▸ **TEXTE PRÉSENTÉ**:
====

1 - Il faut savoir que l’homme est double, qu’il est fait d’âme et de corps, et que ses sens et leurs vertus sont également doubles. Il y a cinq sens de l’âme et cinq sens du corps. Les sens de l’âme, que les sages appellent aussi puissances ou facultés, sont l’intelligence, la réflexion, le jugement, l’imagination et la perception.

Les sens du corps sont la vue, l’odorat,  l’ouïe, le goût et le toucher. Mais si leurs vertus sont doubles, il s’ensuit assurément que leurs vices également sont doubles. Il est donc nécessaire que tout homme sache clairement quelles sont les vertus de l’âme, quelles sont les vertus du corps, et quelles sont, par ailleurs, les passions de l’âme et les passions du corps.

2 - Nous disons que les vertus de l’âme sont essentiellement ces quatre vertus générales: le courage, la prudence, la chasteté et la justice. C’est d’elles que naissent les vertus de l’âme,  la  foi,  l’espérance,  l’amour,  la  prière,  l’humilité,  la  douceur,  la  patience,  la résignation, la bonté, le calme, la connaissance divine, la ferveur, la simplicité, la sérénité, la sincérité, l’absence de présomption, d’orgueil, de jalousie, de ruse et d’avarice, la compassion, la miséricorde, la générosité, l’absence de peur et de tristesse, la componction,  la pudeur,  la piété,  la recherche des  biens  à venir, la tension  vers le Royaume de Dieu, le désir de l’adoption filiale.

3 - Les vertus du corps sont surtout les instruments des vertus, elles se pratiquent en connaissance de cause et selon Dieu, et hors de toute hypocrisie et de tout désir de plaire aux hommes; elles portent chacun à progresser dans l’humilité et l’impassibilité.

Ce sont : la tempérance, le jeûne, la faim, la soif, les veilles, rester debout toute la nuit, rester à genoux constamment, ne pas se laver, ne porter qu’un vêtement, manger des aliments secs, manger tard, ne boire que de l’eau, coucher à même la terre, la pauvreté, la dépossession, la misère, l’absence de toute parure et de tout amour propre, la solitude, le calme, ne jamais sortir, l’indigence,  n’avoir besoin de rien, le silence, travailler de ses propres mains, toute souffrance et toute ascèse du corps, et ces autres vertus qui toutes sont  des  plus  nécessaires et  des  plus  utiles  au corps  vigoureux  et  troublé  par  les passions de la chair. Mais lorsque le corps est malade et qu’avec le secours de Dieu il est au-delà de ces vertus, celles-ci ne sont plus tellement nécessaires : la sainte humilité et l’action de grâce les accomplissent toutes.

====

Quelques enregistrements
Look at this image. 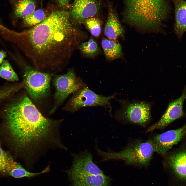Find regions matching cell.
<instances>
[{
	"label": "cell",
	"mask_w": 186,
	"mask_h": 186,
	"mask_svg": "<svg viewBox=\"0 0 186 186\" xmlns=\"http://www.w3.org/2000/svg\"><path fill=\"white\" fill-rule=\"evenodd\" d=\"M13 35L34 68L42 72L64 66L85 37L66 10L54 11L41 23Z\"/></svg>",
	"instance_id": "6da1fadb"
},
{
	"label": "cell",
	"mask_w": 186,
	"mask_h": 186,
	"mask_svg": "<svg viewBox=\"0 0 186 186\" xmlns=\"http://www.w3.org/2000/svg\"><path fill=\"white\" fill-rule=\"evenodd\" d=\"M6 124L16 147L26 158V165L33 163V159L50 148H63L59 136L62 120L44 117L28 96L24 94L5 107Z\"/></svg>",
	"instance_id": "7a4b0ae2"
},
{
	"label": "cell",
	"mask_w": 186,
	"mask_h": 186,
	"mask_svg": "<svg viewBox=\"0 0 186 186\" xmlns=\"http://www.w3.org/2000/svg\"><path fill=\"white\" fill-rule=\"evenodd\" d=\"M125 6L127 21L150 30L159 29L169 10L166 0H125Z\"/></svg>",
	"instance_id": "3957f363"
},
{
	"label": "cell",
	"mask_w": 186,
	"mask_h": 186,
	"mask_svg": "<svg viewBox=\"0 0 186 186\" xmlns=\"http://www.w3.org/2000/svg\"><path fill=\"white\" fill-rule=\"evenodd\" d=\"M95 148L98 154L101 157L100 162L120 159L128 164L142 166L149 164L154 152L152 141L150 140L133 143L118 152L104 151L99 148L96 144Z\"/></svg>",
	"instance_id": "277c9868"
},
{
	"label": "cell",
	"mask_w": 186,
	"mask_h": 186,
	"mask_svg": "<svg viewBox=\"0 0 186 186\" xmlns=\"http://www.w3.org/2000/svg\"><path fill=\"white\" fill-rule=\"evenodd\" d=\"M20 64L23 71L24 87L31 99L38 102L49 93L53 74L37 70L22 61Z\"/></svg>",
	"instance_id": "5b68a950"
},
{
	"label": "cell",
	"mask_w": 186,
	"mask_h": 186,
	"mask_svg": "<svg viewBox=\"0 0 186 186\" xmlns=\"http://www.w3.org/2000/svg\"><path fill=\"white\" fill-rule=\"evenodd\" d=\"M121 107L115 114L117 120L144 126L151 119V103L144 101L119 99Z\"/></svg>",
	"instance_id": "8992f818"
},
{
	"label": "cell",
	"mask_w": 186,
	"mask_h": 186,
	"mask_svg": "<svg viewBox=\"0 0 186 186\" xmlns=\"http://www.w3.org/2000/svg\"><path fill=\"white\" fill-rule=\"evenodd\" d=\"M53 83L55 88L54 102L50 114L53 113L70 94L87 86L72 68L68 70L65 74L56 75Z\"/></svg>",
	"instance_id": "52a82bcc"
},
{
	"label": "cell",
	"mask_w": 186,
	"mask_h": 186,
	"mask_svg": "<svg viewBox=\"0 0 186 186\" xmlns=\"http://www.w3.org/2000/svg\"><path fill=\"white\" fill-rule=\"evenodd\" d=\"M115 95L114 94L106 97L99 95L86 86L74 93L64 110L73 113L84 107L102 106L109 109L111 112V107L110 101L115 98Z\"/></svg>",
	"instance_id": "ba28073f"
},
{
	"label": "cell",
	"mask_w": 186,
	"mask_h": 186,
	"mask_svg": "<svg viewBox=\"0 0 186 186\" xmlns=\"http://www.w3.org/2000/svg\"><path fill=\"white\" fill-rule=\"evenodd\" d=\"M164 156L165 165L177 178L186 181V136Z\"/></svg>",
	"instance_id": "9c48e42d"
},
{
	"label": "cell",
	"mask_w": 186,
	"mask_h": 186,
	"mask_svg": "<svg viewBox=\"0 0 186 186\" xmlns=\"http://www.w3.org/2000/svg\"><path fill=\"white\" fill-rule=\"evenodd\" d=\"M186 136V123L179 128L157 135L152 141L154 152L165 156Z\"/></svg>",
	"instance_id": "30bf717a"
},
{
	"label": "cell",
	"mask_w": 186,
	"mask_h": 186,
	"mask_svg": "<svg viewBox=\"0 0 186 186\" xmlns=\"http://www.w3.org/2000/svg\"><path fill=\"white\" fill-rule=\"evenodd\" d=\"M186 99V86L180 97L170 103L161 118L149 127L146 132L163 128L176 120L183 117L185 113L183 110V104Z\"/></svg>",
	"instance_id": "8fae6325"
},
{
	"label": "cell",
	"mask_w": 186,
	"mask_h": 186,
	"mask_svg": "<svg viewBox=\"0 0 186 186\" xmlns=\"http://www.w3.org/2000/svg\"><path fill=\"white\" fill-rule=\"evenodd\" d=\"M72 166L66 171L67 174H83L95 175L104 174L103 172L93 162V156L87 150L78 153L72 154Z\"/></svg>",
	"instance_id": "7c38bea8"
},
{
	"label": "cell",
	"mask_w": 186,
	"mask_h": 186,
	"mask_svg": "<svg viewBox=\"0 0 186 186\" xmlns=\"http://www.w3.org/2000/svg\"><path fill=\"white\" fill-rule=\"evenodd\" d=\"M99 0H74L70 17L74 24L80 25L88 18L95 17L100 6Z\"/></svg>",
	"instance_id": "4fadbf2b"
},
{
	"label": "cell",
	"mask_w": 186,
	"mask_h": 186,
	"mask_svg": "<svg viewBox=\"0 0 186 186\" xmlns=\"http://www.w3.org/2000/svg\"><path fill=\"white\" fill-rule=\"evenodd\" d=\"M71 186H110L111 179L104 175L68 174Z\"/></svg>",
	"instance_id": "5bb4252c"
},
{
	"label": "cell",
	"mask_w": 186,
	"mask_h": 186,
	"mask_svg": "<svg viewBox=\"0 0 186 186\" xmlns=\"http://www.w3.org/2000/svg\"><path fill=\"white\" fill-rule=\"evenodd\" d=\"M108 9V17L104 33L107 38L117 40L123 37L124 31L112 7L109 5Z\"/></svg>",
	"instance_id": "9a60e30c"
},
{
	"label": "cell",
	"mask_w": 186,
	"mask_h": 186,
	"mask_svg": "<svg viewBox=\"0 0 186 186\" xmlns=\"http://www.w3.org/2000/svg\"><path fill=\"white\" fill-rule=\"evenodd\" d=\"M175 19V31L181 37L186 30V1L173 0Z\"/></svg>",
	"instance_id": "2e32d148"
},
{
	"label": "cell",
	"mask_w": 186,
	"mask_h": 186,
	"mask_svg": "<svg viewBox=\"0 0 186 186\" xmlns=\"http://www.w3.org/2000/svg\"><path fill=\"white\" fill-rule=\"evenodd\" d=\"M49 170V166L48 165L40 172H30L26 169L20 164L14 161L11 158L7 167L6 174L16 178L30 177L47 173Z\"/></svg>",
	"instance_id": "e0dca14e"
},
{
	"label": "cell",
	"mask_w": 186,
	"mask_h": 186,
	"mask_svg": "<svg viewBox=\"0 0 186 186\" xmlns=\"http://www.w3.org/2000/svg\"><path fill=\"white\" fill-rule=\"evenodd\" d=\"M101 45L106 59L111 61L120 58L122 56L121 46L117 40L104 38Z\"/></svg>",
	"instance_id": "ac0fdd59"
},
{
	"label": "cell",
	"mask_w": 186,
	"mask_h": 186,
	"mask_svg": "<svg viewBox=\"0 0 186 186\" xmlns=\"http://www.w3.org/2000/svg\"><path fill=\"white\" fill-rule=\"evenodd\" d=\"M13 6L15 16L23 19L33 12L36 7L34 0H16Z\"/></svg>",
	"instance_id": "d6986e66"
},
{
	"label": "cell",
	"mask_w": 186,
	"mask_h": 186,
	"mask_svg": "<svg viewBox=\"0 0 186 186\" xmlns=\"http://www.w3.org/2000/svg\"><path fill=\"white\" fill-rule=\"evenodd\" d=\"M79 48L82 54L87 57H93L98 54L99 52L97 43L92 38L81 43Z\"/></svg>",
	"instance_id": "ffe728a7"
},
{
	"label": "cell",
	"mask_w": 186,
	"mask_h": 186,
	"mask_svg": "<svg viewBox=\"0 0 186 186\" xmlns=\"http://www.w3.org/2000/svg\"><path fill=\"white\" fill-rule=\"evenodd\" d=\"M48 16L46 13L42 9L35 10L23 19L24 23L27 26H33L42 22Z\"/></svg>",
	"instance_id": "44dd1931"
},
{
	"label": "cell",
	"mask_w": 186,
	"mask_h": 186,
	"mask_svg": "<svg viewBox=\"0 0 186 186\" xmlns=\"http://www.w3.org/2000/svg\"><path fill=\"white\" fill-rule=\"evenodd\" d=\"M0 77L11 82L18 81L19 78L7 60L3 61L0 66Z\"/></svg>",
	"instance_id": "7402d4cb"
},
{
	"label": "cell",
	"mask_w": 186,
	"mask_h": 186,
	"mask_svg": "<svg viewBox=\"0 0 186 186\" xmlns=\"http://www.w3.org/2000/svg\"><path fill=\"white\" fill-rule=\"evenodd\" d=\"M83 23L94 36L97 37L100 35L102 23L98 18L95 17L90 18L86 19Z\"/></svg>",
	"instance_id": "603a6c76"
},
{
	"label": "cell",
	"mask_w": 186,
	"mask_h": 186,
	"mask_svg": "<svg viewBox=\"0 0 186 186\" xmlns=\"http://www.w3.org/2000/svg\"><path fill=\"white\" fill-rule=\"evenodd\" d=\"M11 158L0 145V173L4 175L6 174L7 167Z\"/></svg>",
	"instance_id": "cb8c5ba5"
},
{
	"label": "cell",
	"mask_w": 186,
	"mask_h": 186,
	"mask_svg": "<svg viewBox=\"0 0 186 186\" xmlns=\"http://www.w3.org/2000/svg\"><path fill=\"white\" fill-rule=\"evenodd\" d=\"M56 2L60 7L63 9H66L69 7L70 0H56Z\"/></svg>",
	"instance_id": "d4e9b609"
},
{
	"label": "cell",
	"mask_w": 186,
	"mask_h": 186,
	"mask_svg": "<svg viewBox=\"0 0 186 186\" xmlns=\"http://www.w3.org/2000/svg\"><path fill=\"white\" fill-rule=\"evenodd\" d=\"M6 56L5 52L3 51H0V64L3 62L4 59Z\"/></svg>",
	"instance_id": "484cf974"
}]
</instances>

====

▸ **ÉNONCÉ ÉCRIT**:
Rédigez, s'il vous plaît, la suite du texte sur les vertus de l'âme et du corps, en reprenant juste après sa dernière phrase.

▸ **RÉPONSE ATTENDUE**:
4 - Nous devons donc parler aussi des vices de l’âme et du corps, c’est -à-dire des passions. Les passions de l’âme sont l’oubli, la négligence et l’ignorance, ces trois vices par lesquels l’œil de l’âme – l’intelligence – aveuglé est soumis à toutes les passions, qui sont  l’impiété,  l’opinion  fausse,  c’est-à-dire  toute  hérésie, le  blasphème,  l’ardeur,  la colère, l’amertume, l’emportement, la haine des hommes, la rancune, la calomnie, la condamnation, la tristesse déraisonnable, la peur, la lâcheté, la dispute, la rivalité, la jalousie, la vanité, l’orgueil, l’hypocrisie, le mensonge, l’infidélité, l’avidité, l’amour de la matière, les penchants passionnés, la possession des choses de la terre, l’acédie, la bassesse d’âme, l’ingratitude, le murmure, l’aliénation, la présomption, l’arrogance, la vantardise, l’amour du pouvoir, le désir de plaire aux hommes, la ruse, l’impudence, l’insensibilité, la flatterie, la sournoiserie, la dissimulation, la duplicité, les consentements que la partie passionnée de l’âme donne aux péchés, la pratique continuelle de ces péchés, l’égarement des pensées, l’égoïsme – la mère des vices -, l’amour de l’argent – leur racine à tous -, la malignité et la méchanceté.

5  -  Les  passions  du  corps  sont  la  gourmandise,  la  gloutonnerie,  la  jouissance, l’ivrognerie, manger en cachette, l’amour des plaisirs de toutes sortes, la prostitution, bêtes, les convoitises mauvaises et toutes les passions infâmes contre notre nature; le vol, le sacrilège, le brigandage, le meurtre et toute licence  et jouissance des volontés de la  chair  pour  conforter  toujours  davantage  le  corps;  les  oracles,  les  sortilèges,  les présages, les augures, l’amour des parures, la frivolité, l’indolence, le maquillage, le massage des visages, l’oisiveté condamnable, les distractions, les jeux de hasard, le mauvais usage passionné des plaisirs du monde, la vie qui aime le corps, qui alourdi l’intelligence, qui la rend terrestre et bestiale et ne lui permet jamais de s’élever vers Dieu et la pratique des vertus.

Les  racines  de  toutes  ces  passions,  leurs  causes  premières,  pourrait-on  dire,  sont l’amour du plaisir, l’amour de la gloire et l’amour de l’argent, d’où naît tout mal. L’homme ne connait aucun péché si d’abord ces trois géants, comme les appelle Marc le très sage ascète, ne l’entourent et ne le dominent : à savoir l’oubli, la négligence et l’ignorance, qu’engendrent le plaisir, le confort, l’amour de la gloire des hommes et de la distraction. La cause première de tous ces vices et comme leur très mauvaise mère est, on l’a dit, l’égoïsme, c’est à dire l’amour irraisonné du corps et ses penchants passionnés. Les débordements et le relâchement de l’intelligence – la grossièreté et l’obscénité –, comme la liberté de langage et le rire, sont à l’origine de bien des vices et de biens des chutes.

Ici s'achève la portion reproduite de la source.